Religion variable ReligiousImportance variable ChurchAttendance variable PrayerFrequency variable
#Compare the average 0-100 feeling towards religion, specifically, Christianity (ft_christ_2017) for Democracts & Republicans (PartyIdentification)
Data1 %>%
filter(PartyIdentification %in% c("Democrat","Republican")) %>%
group_by(PartyIdentification)%>%
summarize(AVG = mean(ft_christ_2017, na.rm=TRUE))
## # A tibble: 2 x 2
## PartyIdentification AVG
## <chr> <dbl>
## 1 Democrat 63.8
## 2 Republican 85.4
In this data, it shows that the average between the Democrats and Republican and saying which political party has more people who are Christian. In the data, it shows that Republicans have more Christian than the Democrats.
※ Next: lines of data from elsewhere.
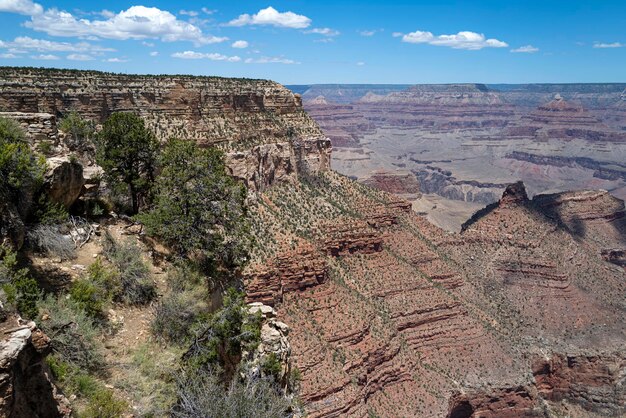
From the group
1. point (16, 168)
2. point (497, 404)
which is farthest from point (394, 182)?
point (16, 168)

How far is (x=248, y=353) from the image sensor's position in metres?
14.9

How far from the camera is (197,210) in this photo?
21.2 m

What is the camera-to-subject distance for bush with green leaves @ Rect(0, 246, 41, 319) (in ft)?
37.8

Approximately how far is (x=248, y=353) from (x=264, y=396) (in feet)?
7.78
#Compare the average 0-100 feeling towards being religion, specifically, Islam (ft_muslim_2017) for Democracts & Republicans (PartyIdentification)
Data1 %>%
filter(PartyIdentification %in% c("Democrat","Republican")) %>%
group_by(PartyIdentification)%>%
summarize(AVG = mean(ft_muslim_2017, na.rm=TRUE))
## # A tibble: 2 x 2
## PartyIdentification AVG
## <chr> <dbl>
## 1 Democrat 62.8
## 2 Republican 34.8
In this data, its shows the average between the Democrat and Republican and saying which political party has more people who are Muslim. In the data, it shows that the Democrats have more Islam believers than Republicans.
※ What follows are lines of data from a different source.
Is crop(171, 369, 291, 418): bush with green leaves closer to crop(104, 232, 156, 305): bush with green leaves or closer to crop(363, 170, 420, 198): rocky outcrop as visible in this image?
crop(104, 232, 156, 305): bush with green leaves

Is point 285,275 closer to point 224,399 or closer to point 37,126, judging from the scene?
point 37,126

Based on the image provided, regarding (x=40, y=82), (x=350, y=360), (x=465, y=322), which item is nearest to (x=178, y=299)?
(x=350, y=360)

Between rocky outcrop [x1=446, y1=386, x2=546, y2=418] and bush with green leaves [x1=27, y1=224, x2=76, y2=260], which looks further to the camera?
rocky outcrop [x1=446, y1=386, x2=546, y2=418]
#Compare the average 0-100 feeling towards religion, specifically, Jewish (ft_jew_2017) for Democracts & Republicans (PartyIdentification)
Data1 %>%
filter(PartyIdentification %in% c("Democrat","Republican")) %>%
group_by(PartyIdentification)%>%
summarize(AVG = mean(ft_jew_2017, na.rm=TRUE))
## # A tibble: 2 x 2
## PartyIdentification AVG
## <chr> <dbl>
## 1 Democrat 77.4
## 2 Republican 78.7
In this data, it shows that the average between the Democrat and Republican and saying which political party has more people who are Jewish. In this data, it shows that Republican has a little bit more Jewish followers than Democrats.
#Compare the average 0-100 feeling towards, specifically, Evangilism (ft_evang_2017) for Democracts & Republicans (PartyIdentification)
Data1 %>%
filter(PartyIdentification %in% c("Democrat","Republican")) %>%
group_by(PartyIdentification) %>%
summarize(AVG = mean(ft_evang_2017, na.rm=TRUE))
## # A tibble: 2 x 2
## PartyIdentification AVG
## <chr> <dbl>
## 1 Democrat 40.7
## 2 Republican 74.1
In this data, it shows that the average between the Democrat and Republican and saying which political party has more people who believe in Evangelism and share the teaching of the Gospel. In this data, it shows that Republican have more Evangelism people than Democrats.
#Compare the average 0-100 feeling towards church attendance (ChurchAttendance), specifically, Christianity (ft_christ_2017) for Democracts & Republicans (PartyIdentification)
Data1 %>%
filter(PartyIdentification %in% c("Democrat","Republican")) %>%
group_by(PartyIdentification,ChurchAttendance) %>%
summarize(AVG = mean(ft_christ_2017, na.rm=TRUE))
## # A tibble: 16 x 3
## # Groups: PartyIdentification [2]
## PartyIdentification ChurchAttendance AVG
## <chr> <chr> <dbl>
## 1 Democrat A few times a year 68.8
## 2 Democrat Don't Know 71.6
## 3 Democrat More than once a week 84.2
## 4 Democrat Never 46.2
## 5 Democrat Once a week 80.3
## 6 Democrat Once or twice a month 77.6
## 7 Democrat Seldom 66.1
## 8 Democrat <NA> 76.2
## 9 Republican A few times a year 85.5
## 10 Republican Don't Know 89.8
## 11 Republican More than once a week 91.7
## 12 Republican Never 73.2
## 13 Republican Once a week 90.4
## 14 Republican Once or twice a month 88.7
## 15 Republican Seldom 83.5
## 16 Republican <NA> NaN
In this data, it shows that the average between the Democrat and Republican and saying which political party has more people who believe in Christianity and attend church. In this data, it shows that Republican have more Christian people who attend Church than Democrats.